• EXCERPT PROVIDED:
ODT Input: Speed up conversion of ODT files that define huge amounts of redundant style information. Fixes #777468 (Conversion from ODT to EPUB extremely slow)

2025-10-29 17:52:28 -04:00 · 2011-05-04 18:56:07 -06:00 · 2011-05-04 18:56:07 -06:00 · e15ee70a1d
commit e15ee70a1d
parent 36ba0bd52a
2 changed files with 62 additions and 7 deletions
--- a/src/calibre/ebooks/odt/input.py
+++ b/src/calibre/ebooks/odt/input.py
@ -7,6 +7,8 @@ __docformat__ = 'restructuredtext en'
 Convert an ODT file into a Open Ebook
 '''
 import os
+
+from lxml import etree
 from odf.odf2xhtml import ODF2XHTML

 from calibre import CurrentDir, walk
@ -23,7 +25,48 @@ class Extract(ODF2XHTML):
                with open(name, 'wb') as f:
                    f.write(data)

-    def __call__(self, stream, odir):
+    def filter_css(self, html, log):
+        root = etree.fromstring(html)
+        style = root.xpath('//*[local-name() = "style" and @type="text/css"]')
+        if style:
+            style = style[0]
+            css = style.text
+            if css:
+                style.text, sel_map = self.do_filter_css(css)
+                for x in root.xpath('//*[@class]'):
+                    extra = []
+                    orig = x.get('class')
+                    for cls in orig.split():
+                        extra.extend(sel_map.get(cls, []))
+                    if extra:
+                        x.set('class', orig + ' ' + ' '.join(extra))
+                html = etree.tostring(root, encoding='utf-8',
+                        xml_declaration=True)
+        return html
+
+    def do_filter_css(self, css):
+        from cssutils import parseString
+        from cssutils.css import CSSRule
+        sheet = parseString(css)
+        rules = list(sheet.cssRules.rulesOfType(CSSRule.STYLE_RULE))
+        sel_map = {}
+        count = 0
+        for r in rules:
+            # Check if we have only class selectors for this rule
+            nc = [x for x in r.selectorList if not
+                    x.selectorText.startswith('.')]
+            if len(r.selectorList) > 1 and not nc:
+                replace_name = 'c_odt%d'%count
+                count += 1
+                for sel in r.selectorList:
+                    s = sel.selectorText[1:]
+                    if s not in sel_map:
+                        sel_map[s] = []
+                    sel_map[s].append(replace_name)
+                r.selectorText = '.'+replace_name
+        return sheet.cssText, sel_map
+
+    def __call__(self, stream, odir, log):
        from calibre.utils.zipfile import ZipFile
        from calibre.ebooks.metadata.meta import get_metadata
        from calibre.ebooks.metadata.opf2 import OPFCreator
@ -32,13 +75,17 @@ class Extract(ODF2XHTML):
        if not os.path.exists(odir):
            os.makedirs(odir)

• PROBLEM SET:
1. Decide whether each statement below agrees with the commit. Answer yes or no for each, and quote the words of the commit that decide it. (a) The commit changes two files. (b) The method do_filter_css imports parseString from cssutils. (c) The replacement class names it creates begin with "c_epub".
2. According to the commit, what is the identifier of its parent?
3. Rewrite the commit's title line, beginning "ODT Input: Speed up", as a short bulleted list that keeps its main facts.

• DATA SEGMENT:
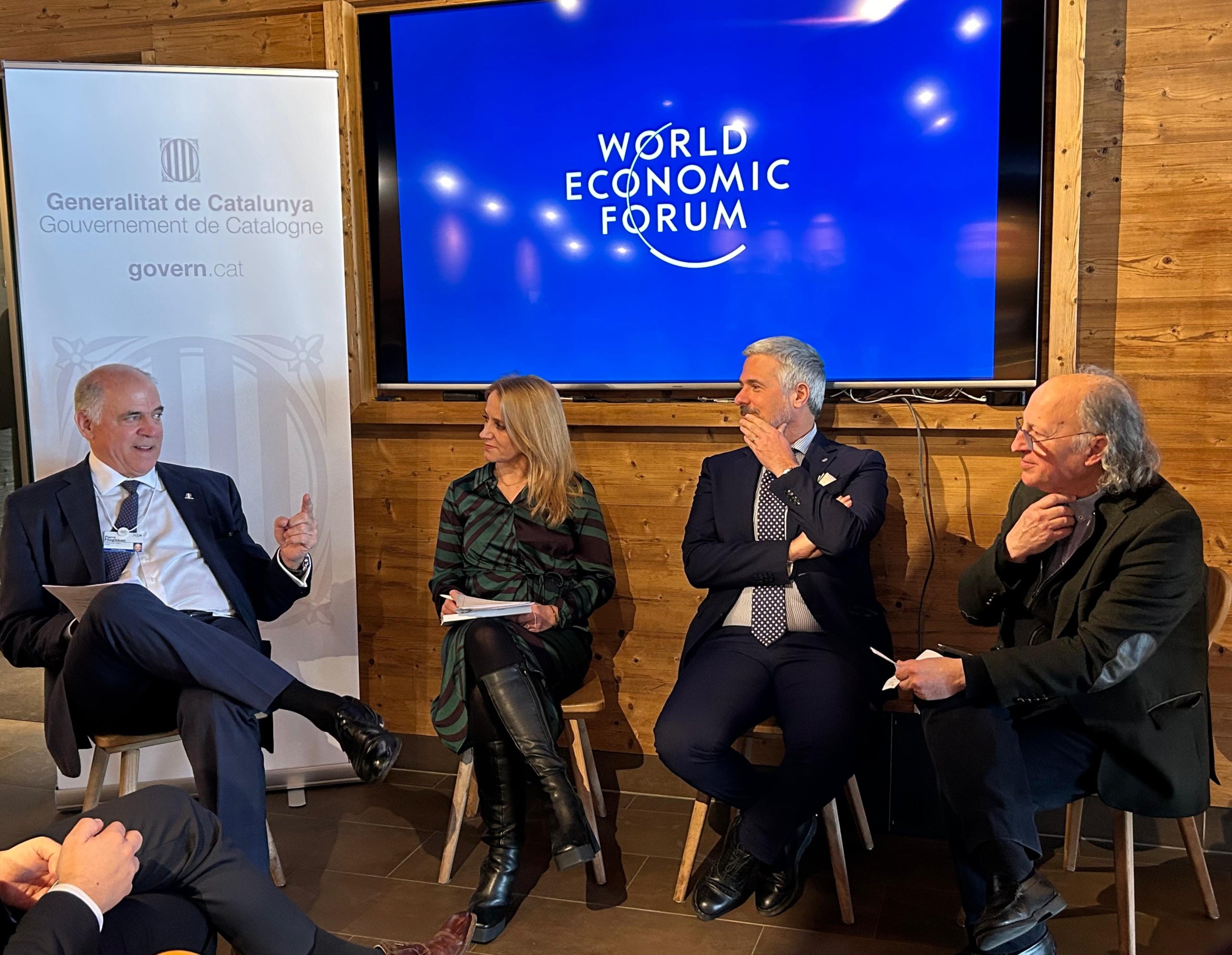 Pierre Fitzgibbon, ministre d'Economia, Innovació i Energia del Quebec; la consellera Mas Guix, Andrea Bombardi, vicepresident executiu de Rina, i Joan Ramon Morante, director de l'IREC | Generalitat
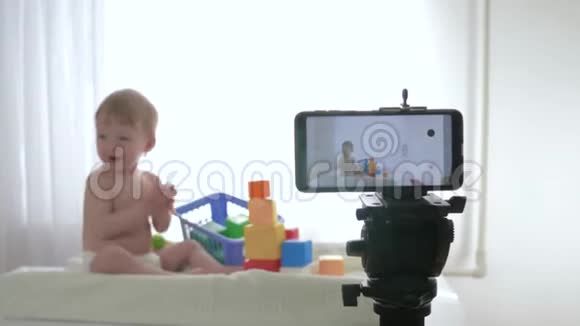 关于儿童发展的博客在手机上录制视频的时候不专注地玩教育玩具的可爱小男孩视频的预览图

• WRITTEN ANSWERS:
1.
(a) Yes: "2 changed files with 62 additions and 7 deletions".
(b) Yes: "from cssutils import parseString".
(c) No: "replace_name = 'c_odt%d'%count".

2. The parent is 36ba0bd52a.

3.
- Component: ODT Input
- Change: speeds up conversion of ODT files that define huge amounts of redundant style information
- Fixes: #777468 (Conversion from ODT to EPUB extremely slow)